[Article]
Webb images suggest mergers helped shut down star formation in distant galaxies during a peak era of cosmic growth. (CREDIT: David Maltby – University of Nottingham)

Distant galaxies that abruptly stopped making stars have puzzled astronomers for years.

About 9 billion years ago, during one of the busiest periods in cosmic history, many massive galaxies were still building stars at a furious pace. Yet a smaller group had already slammed on the brakes. New observations from the James Webb Space Telescope suggest that, in many cases, those sudden shutdowns were not gentle. Instead, they may have followed violent collisions. These collisions left behind compact, disturbed remnants.

The work, led by researchers at the University of Nottingham and published in Monthly Notices of the Royal Astronomical Society, examined a large sample of recently quenched galaxies. These are systems that had rapidly stopped forming stars and were caught in transition. Those galaxies are valuable because they offer a snapshot of what happens near the moment when star formation switches off.

“This was the epoch of peak activity in the Universe, when many of the most massive galaxies we see today were formed,” said Professor Omar Almaini, who led the team behind the study. “A long-standing problem has been to understand why these galaxies stop forming stars. With Webb we can see detail that was completely hidden before, allowing us to search for clues to what drives this dramatic transformation”.

Four examples of recently quenched galaxies from the new study. These massive, distant galaxies are observed as they were around 9 billion years ago. (CREDIT: David Maltby - University of Nottingham)

The team drew on data from the JWST PRIMER program and the Ultra Deep Survey. They focused on post-starburst galaxies, often shortened to PSBs, a class of galaxies identified by spectral signatures. These show that star formation was cut off rapidly within the last few hundred million years.

Faint damage beneath a smooth surface

At first glance, many of these distant galaxies do not look especially chaotic. But Webb’s deep imaging at multiple wavelengths revealed a more complicated picture.

“These galaxies look calm on the surface, but Webb allows us to see the subtle signs of past violence,” said lead author Dr David Maltby. “The galaxies show clear signs of disturbance, telling us that something dramatic happened to them not long before their star formation shut down, most likely a merger with another galaxy.”

That matters because astronomers have long debated what actually quenches star formation in massive galaxies. Proposed explanations range from gas being stripped away, to black hole activity heating or ejecting star-forming material, to slow exhaustion of the gas supply. A merger does not rule out those other processes. However, it can help trigger them, especially if two gas-rich galaxies crash together. This can funnel material inward, and reshape the galaxy at the same time.

The new study strengthens that merger picture in two ways. First, the recently quenched galaxies show measurable structural disturbance in their residual light. This means faint asymmetries remain after astronomers subtract off a smooth model of the galaxy. Second, many of the most massive quenched systems are exceptionally compact. This matches simulations showing that collisions between gas-rich galaxies can leave behind dense remnants.

The stellar mass M* distribution as a function of photometric redshift for star-forming (blue crosses), passive (red circles), and PSB galaxies (black points), within the PRIMER-UDS field. (CREDIT: Monthly Notices of the Royal Astronomical Society)

That compactness has been one of the most striking features of these galaxies for years. In the distant universe, some quenched systems are much smaller than similarly massive galaxies nearby. The Webb data suggest that this is not just an artifact caused by dust or by looking at different wavelengths. Across the near-infrared range, the structural measurements stayed broadly consistent.

[Collected material]
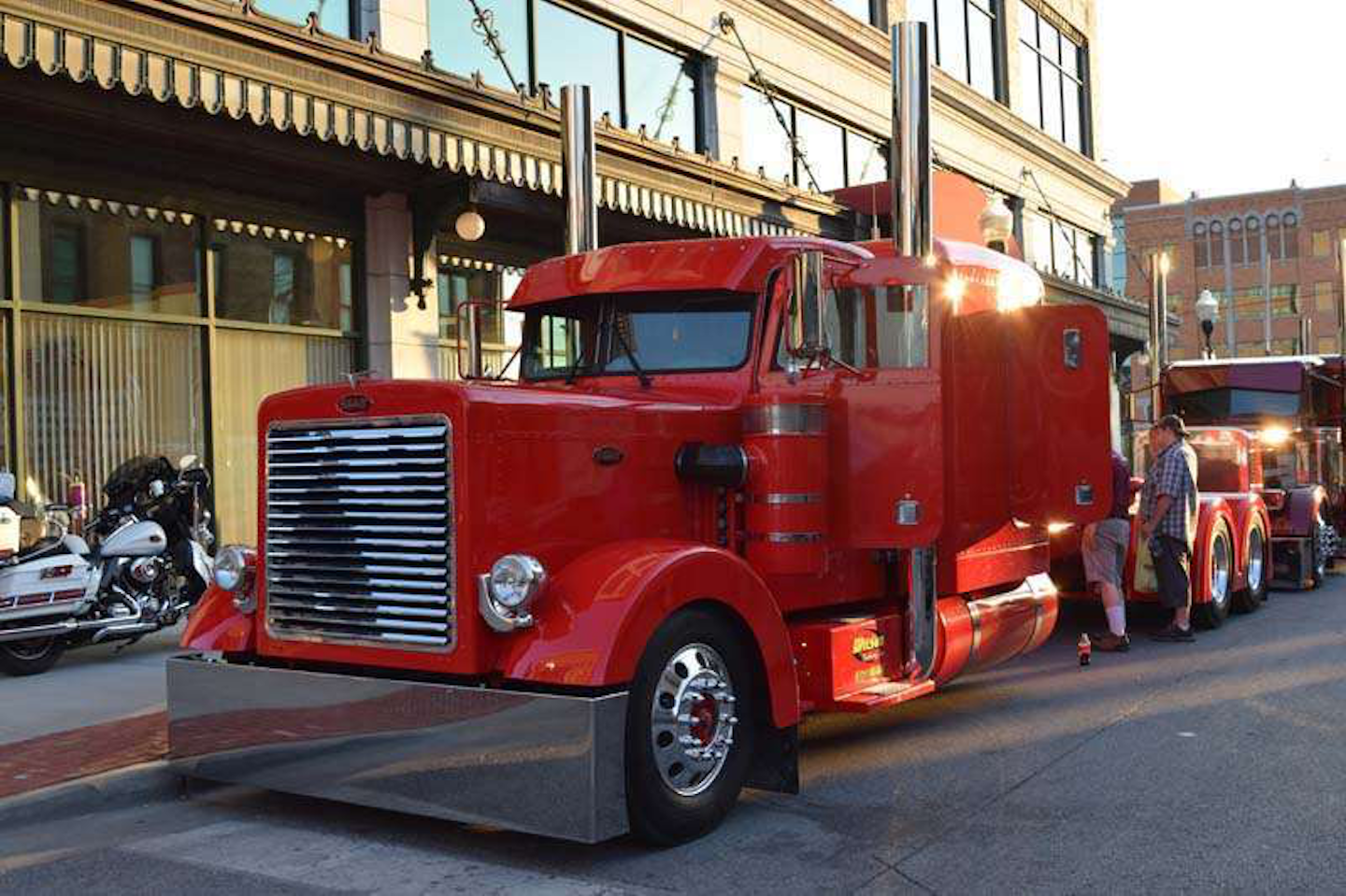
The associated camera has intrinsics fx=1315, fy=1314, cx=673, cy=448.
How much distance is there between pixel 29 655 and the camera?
8508 mm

[Required work]
A. Copy the passage of the article on quenched galaxies from "Four examples of" up to and including "hundred million years.".
B. Carry on writing the article on quenched galaxies, starting right after its last sentence.
The listing has no connection to the article on quenched galaxies.

[Answers for the tasks]
A.
Four examples of recently quenched galaxies from the new study. These massive, distant galaxies are observed as they were around 9 billion years ago. (CREDIT: David Maltby - University of Nottingham)

The team drew on data from the JWST PRIMER program and the Ultra Deep Survey. They focused on post-starburst galaxies, often shortened to PSBs, a class of galaxies identified by spectral signatures. These show that star formation was cut off rapidly within the last few hundred million years.

B.
Two different routes to shutting galaxies down

The results also support a broader idea that galaxies do not all stop forming stars the same way.

At lower redshifts in the study, post-starburst galaxies were usually lower-mass systems with disc-like structures. They looked compact, but their shapes were more like passive discs than battered spheroids. That points to a less destructive route. It is one that may preserve the disc while shutting down star formation through milder environmental effects or smaller interactions.

At higher redshifts, the picture changed. Massive post-starburst galaxies were extremely compact and more spheroidal. In those objects, the evidence better fits a rapid, disruptive event. Their structures resembled passive galaxies, but they were even smaller on average.

The study also found a notable difference between what can be seen in the overall galaxy light and what appears in the leftover residuals after model subtraction. Standard measures such as total asymmetry and residual flux fraction did not show post-starburst galaxies as wildly disturbed overall. In many cases, they looked fairly smooth, much like older passive galaxies.

Empirical JWST/NIRCam PSFs for the PRIMER-UDS field. PSFs for all eight PRIMER-UDS NIRCam filters. (CREDIT: Monthly Notices of the Royal Astronomical Society)

But a more sensitive measure, residual asymmetry, told a subtler story. Among the most massive post-starburst galaxies at redshifts between about 1 and 2, the researchers found elevated residual asymmetry compared with passive galaxies and star-forming galaxies. That suggests these objects can retain faint, off-center structures or tidal leftovers even after most of the system has settled into a compact, smooth body.

A transition caught just after the impact

The age trend added another clue. For massive quenched galaxies, residual asymmetry declined as median stellar age increased. In other words, the younger the quenched system, the stronger the leftover structural disturbance tended to be. That is consistent with a picture in which merger signatures fade with time after the quenching event.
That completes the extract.